Requirement 1:
In the PHP trim thread, what value did bin2hex() return for the part of $jap the poster did not want?
Requirement 2:
Please rewrite the paragraph of the PHP trim thread that begins "the preg_replace did not help" as a short bulleted list that keeps its main facts.
Requirement 3:
Continue the PHP trim thread from its last sentence.

Reputation: 738
I am grabbing input from a file with the following code
$jap= str_replace("\n","",addslashes(strtolower(trim(fgets($fh), " \t\n\r"))));
i had also previously tried these while troubleshooting
$jap= str_replace("\n","",addslashes(strtolower(trim(fgets($fh)))));
$jap= addslashes(strtolower(trim(fgets($fh), " \t\n\r")));
and if I echo $jap it looks fine, so later in the code, without any other alterations to $jap it is inserted into the DB, however i noticed a comparison test that checks if this jap is already in the DB returned false when i can plainly see that a seemingly exact same entry of jap is in the DB. So I copy the jap entry that was inserted right from phpmyadmin or from my site where the jap is displayed and paste into a notepad i notice that it paste like this... (this is an exact paste into the below quotes)
"
バスにのって、うみへ行きました"
and obviously i need, it without that white space and breaks or whatever it is.
so as far as I can tell the trim is not doing what it says it will do. or im missing something here. if so what is it?
UPDATE: with regards to Jacks answer
the preg_replace did not help but here is what i did, i used the bin2hex() to determine that the part that "is not the part i want" is efbbbf i did this by taking $jap into str replace and removing the japanese i am expecting to find, and what is left goes into the bin2hex. and the result was the above "efbbbf"

Given material:
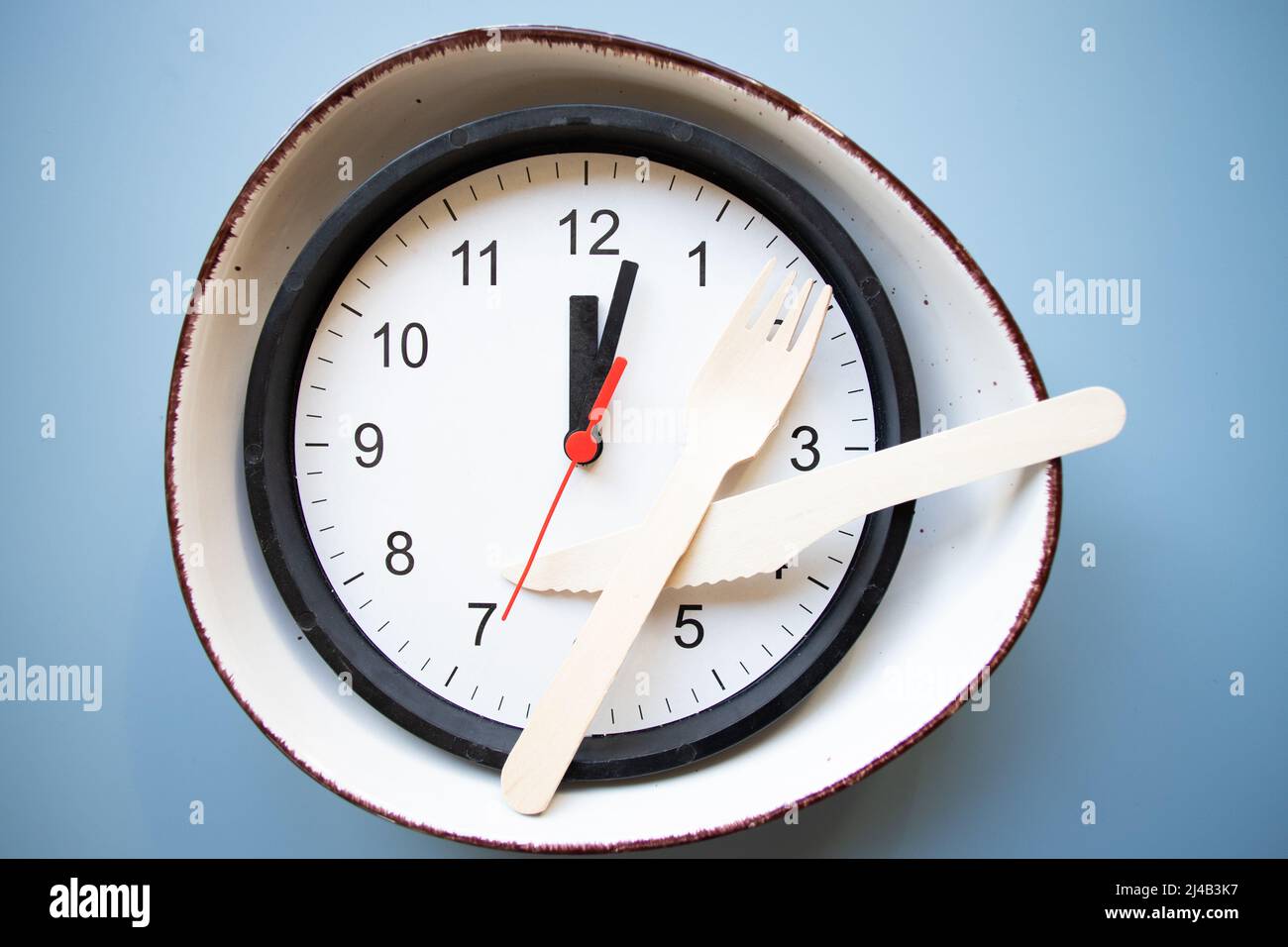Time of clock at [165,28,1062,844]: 12:02
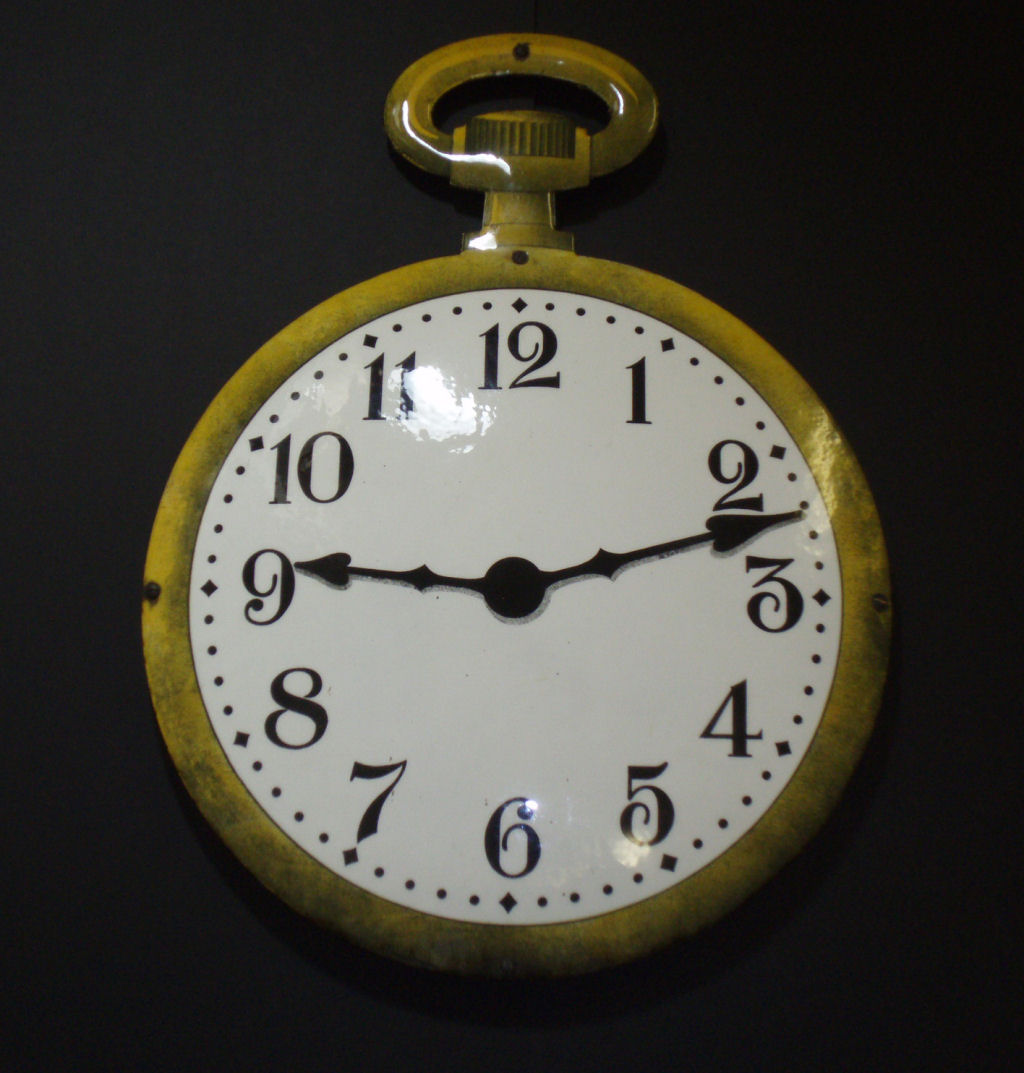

Task output 1:
efbbbf

Task output 2:
- The preg_replace did not help.
- The poster used str_replace on $jap to remove the expected Japanese text.
- The leftover part went into bin2hex().
- The result showed the unwanted part to be efbbbf.

Task output 3:
echo bin2hex(str_replace("どちらがあなたの本ですか","",$jap));
output of the above was efbbbf but what is it? can i make a str_replace to remove this somehow?
Upvotes: 18
Views: 19634
Reputation: 173532
The trim
function doesn't know about Unicode white spaces. You could try this:
preg_replace('/^\p{Z}+|\p{Z}+$/u', '', $str);
As taken from: Trim unicode whitespace in PHP 5.2
Otherwise, you can do a bin2hex()
to find out what characters are being added at the front.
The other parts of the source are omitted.